What you’ve done in making the birds speak -- for themselves and for us –- is remarkable and very touching. Even though these are still images, the movement (which I can watch for hours) of these amazing creatures, on sand and in water in the clear blue light, suggests their thoughts, which you’ve taken down diligently. I can’t pick out a favorite line or section; it flows so naturally. However, “A wandering and frequent intermission of attention/In which ideas slip irretrievably away/Would have something merciful in it/Were a few scraps or grubs of useful knowledge to remain alive”, will stay with me for a long time.

TC said...


Thanks very much, I love to look at these birds too.

Mirrors of the mind perhaps...

In fact it appears from the middle three photos they are mirroring if not actually looking at themselves.

Actually the poem is the shipwreck of a longer meditation on that subject dear to the hearts of Old Bores, memory loss; there were various and sundry excursions into trace-memory, flashbulb memory, & c., and the several vanishings of same, with elaborations naturally.

(Would tell you more about this fascinating oeuvre but I've entirely forgotten the details, of course.)


Thanks Tom, and thanks Curtis for pointing us again to these lines, to read again this morning . . . .

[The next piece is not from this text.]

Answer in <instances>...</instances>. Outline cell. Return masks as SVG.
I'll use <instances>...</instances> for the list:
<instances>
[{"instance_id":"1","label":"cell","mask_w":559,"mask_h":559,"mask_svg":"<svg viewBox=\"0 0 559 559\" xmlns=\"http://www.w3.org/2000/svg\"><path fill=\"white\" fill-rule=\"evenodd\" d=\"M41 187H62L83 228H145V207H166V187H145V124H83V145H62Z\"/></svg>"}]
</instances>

first silver edge of sun above blackness
of ridge, white half moon next to leaves
in foreground, sound of waves in channel

“cause” of such, is nothing
real that is at rest

in such a field accelerated,
falling, of physical

cloudless blue sky reflected in channel,
line of 7 pelicans gliding toward point

TC said...


I like the exact pelican count. Reminds me of the Keats bit about shutting the eyes of his fairy lady with "kisses four" ("why four because I wish to restrain the headlong impetuosity of my Muse, she would have fain said 'score'... suppose I would have said 'seven', there would have been three and a half apiece...")

Curtis Roberts said...

Memory loss is a multivalent subject and not the reserve of old bores. (Said in defense of middle-aged and younger bores, I guess.) And if one has a sense of humor, at least there are things to laugh about and share in its insidious neighborhood.

A couple of “professionals” have advised me that if you can remember that you’ve forgotten something, it’s much better than if you can’t. (Cold comfort I know, and I was a paying customer.)

That being said, Elvis sang “I forgot to remember to forget”. That must count for something.

Really, those mirroring birds speak my mind.

Robb said...

The repetition of

The turnings of the tide,
The turnings of the tide,

really haunted me, in the way I like to be haunted

TC said...

Elvis definitely had a point.

Thanks Robb, that's the bit that haunts me too. When I can remember it.